Reputation: 3573
I need to extract main contents (excluding links,advertisements,etc) from a news web page.I have read about it on web and came to know that to do that I need to parse html page and then select contents from html tags.I have written a code which takes a html file as input and extracts the text from the web page using Htmleditorkit available in java.swing.* .

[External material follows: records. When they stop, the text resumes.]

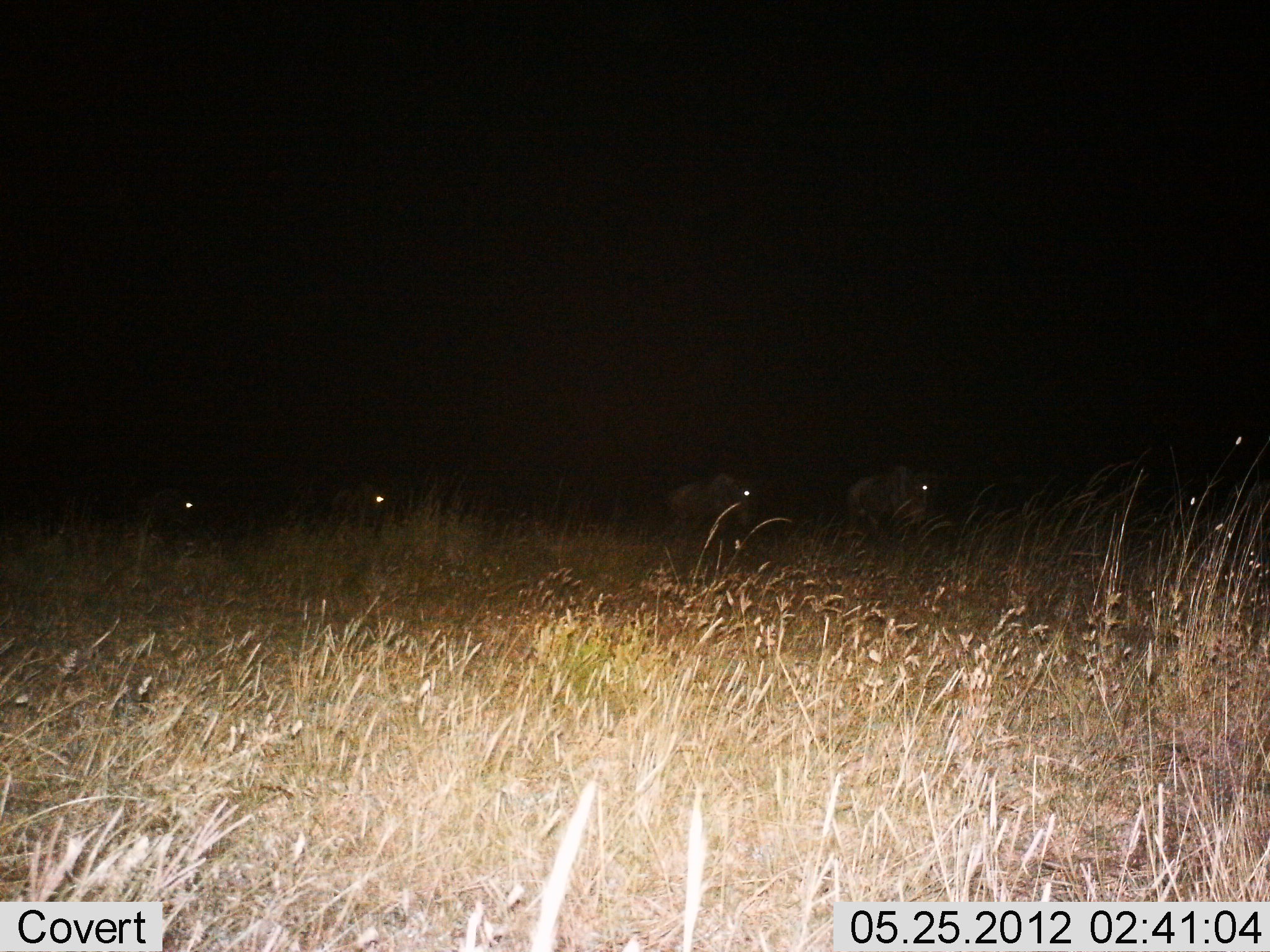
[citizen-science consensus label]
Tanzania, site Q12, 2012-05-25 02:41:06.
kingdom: Animalia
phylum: Chordata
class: Mammalia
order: Artiodactyla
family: Bovidae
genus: Connochaetes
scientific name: Connochaetes taurinus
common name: blue wildebeest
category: wildebeest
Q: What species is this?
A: Wildebeest (blue wildebeest) (Connochaetes taurinus).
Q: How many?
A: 4.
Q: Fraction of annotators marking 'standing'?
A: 0%.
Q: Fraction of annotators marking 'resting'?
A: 0%.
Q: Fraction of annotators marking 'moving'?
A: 100%.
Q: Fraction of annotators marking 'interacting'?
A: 0%.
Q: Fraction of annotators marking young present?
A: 0%.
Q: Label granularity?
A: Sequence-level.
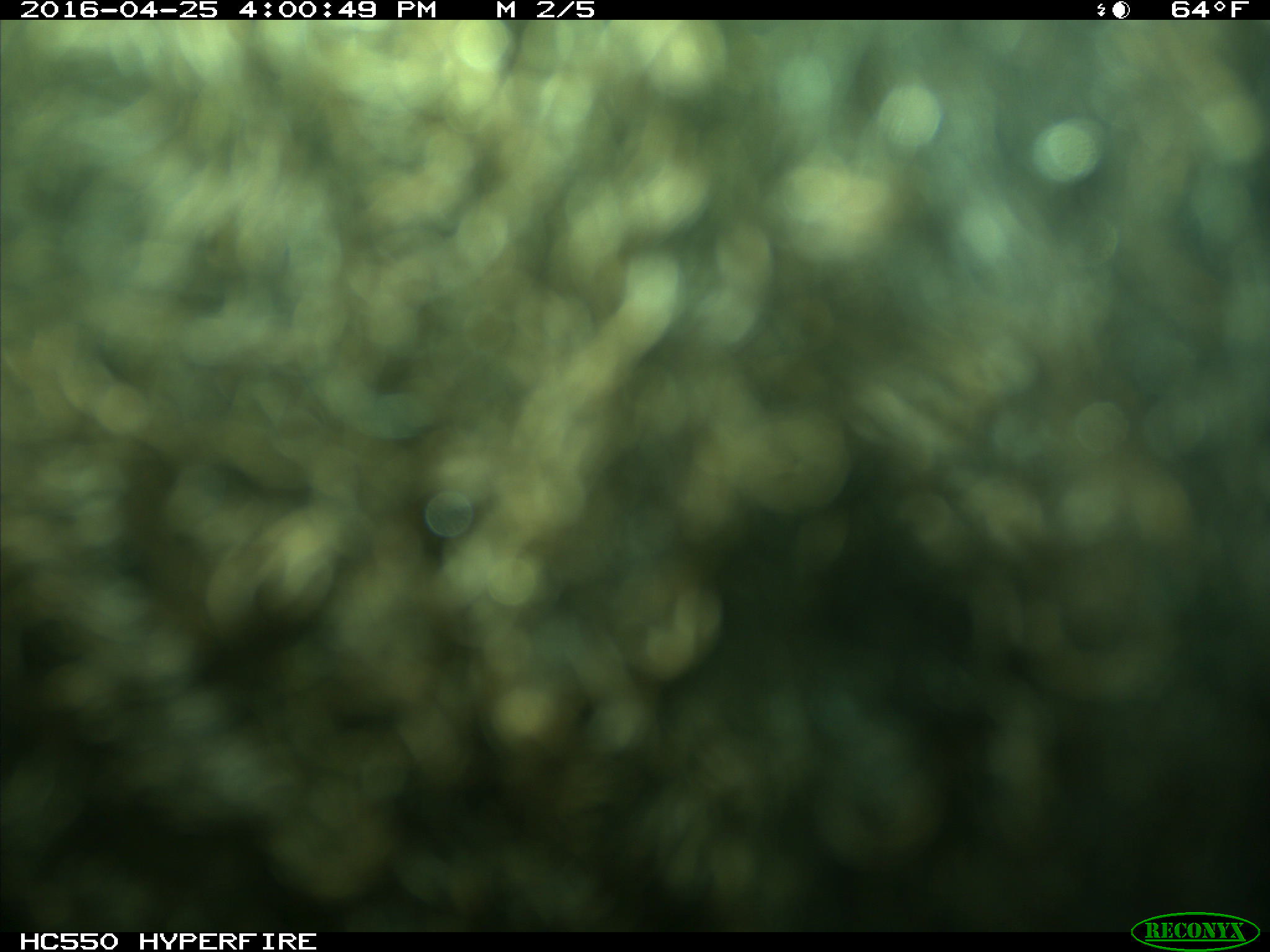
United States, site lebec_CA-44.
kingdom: Animalia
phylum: Chordata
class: Mammalia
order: Artiodactyla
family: Bovidae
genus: Bos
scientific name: Bos taurus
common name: domestic cow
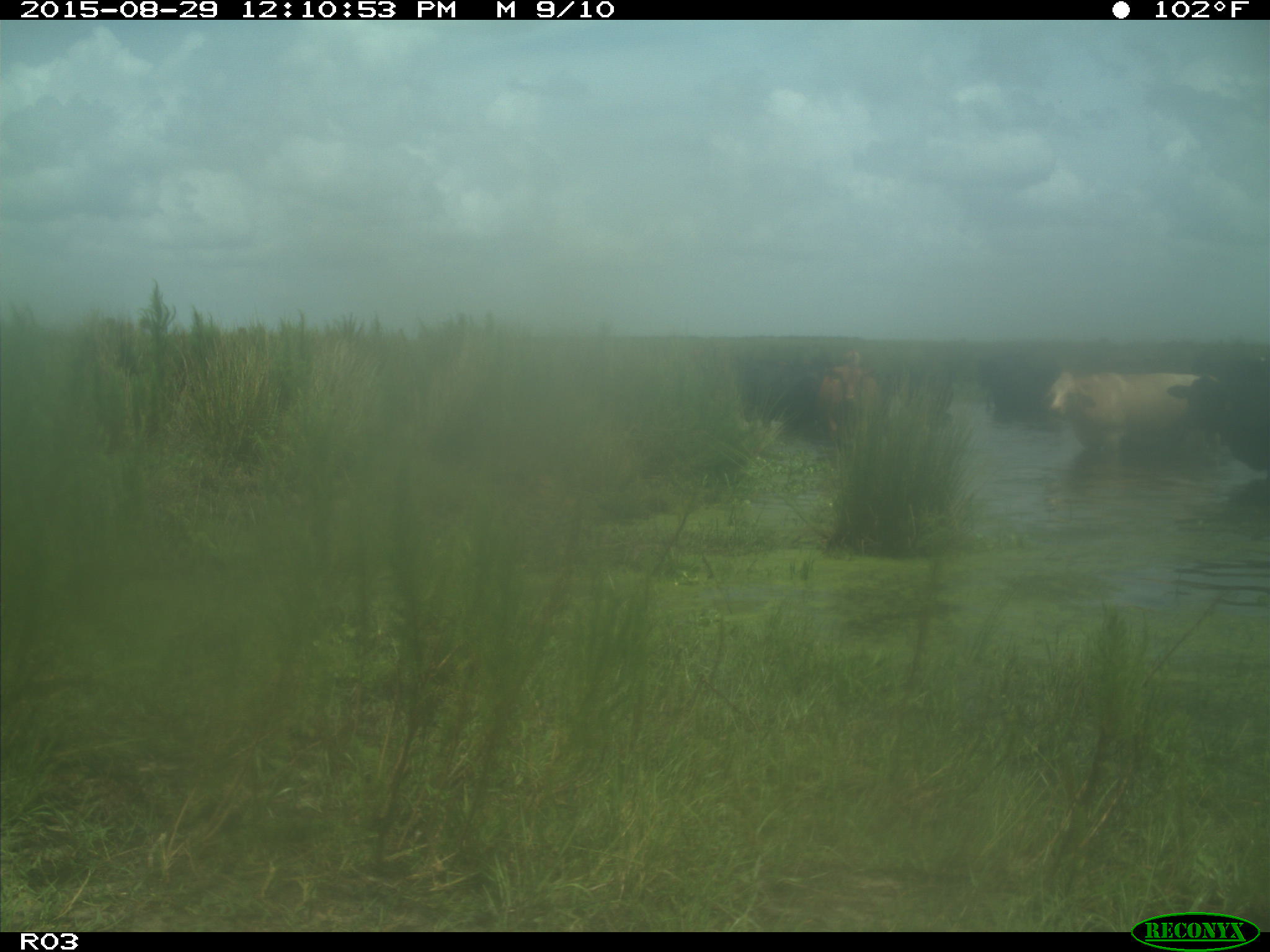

import java.io.IOException;
import java.io.FileReader;
import java.io.Reader;
import java.util.List;
import java.util.ArrayList;
import javax.swing.text.html.parser.ParserDelegator;
import javax.swing.text.html.HTMLEditorKit.ParserCallback;
import javax.swing.text.html.HTML.Tag;
import javax.swing.text.MutableAttributeSet;
public class HTMLUtils {
private HTMLUtils() {}
public static List<String> extractText(Reader reader) throws IOException {
final ArrayList<String> list = new ArrayList<String>();
ParserDelegator parserDelegator = new ParserDelegator();
ParserCallback parserCallback = new ParserCallback() {
@Override
public void handleText(final char[] data, final int pos) {
list.add(new String(data));
}
@Override
public void handleStartTag(Tag tag, MutableAttributeSet attribute, int pos) { }
@Override
public void handleEndTag(Tag t, final int pos) { }
@Override
public void handleSimpleTag(Tag t, MutableAttributeSet a, final int pos) { }
@Override
public void handleComment(final char[] data, final int pos) { }
@Override
public void handleError(final java.lang.String errMsg, final int pos) { }
};
parserDelegator.parse(reader, parserCallback, true);
return list;
}
public static void main(String[] args) throws Exception{
FileReader reader = new FileReader("C://Users//Mukul//Desktop//demo.html");
List<String> lines = HTMLUtils.extractText(reader);
for (String line : lines) {
System.out.println(line);
}
}
}
But my problem is I'm not abled to figure out how can I select only main content from a web page like an article from a news web page.
Also,I want to know the way I'm doing parsing is fine or should I use some open source libraries like Jsoup,Jtidy,etc. for same thing.
Please help me and correct me where I'm doing wrong.
Upvotes: 1
Views: 1092
Reputation: 1303
well you have two problems, one is getting the page contents (syntactic i guess), for which i would use the following idiom: (not that theres something terribly wrong with the code you posted, just a bit too verbose for my taste)
String text = new Scanner( new URL("C://Users//Mukul//Desktop//demo.html").openConnection().getInputStream()).useDelimiter("\\A").next();
and the other is interpreting the String you just read (semantic). I dont think theres a single right answer but if its one single page you want to parse everytime, it should have some fixed layout. you will have to find some pattern to distinguish main content from advertisements, headers, links, etc. and then maybe you can extract it using regexes.
Check this: http://code.google.com/p/boilerpipe/
Upvotes: 0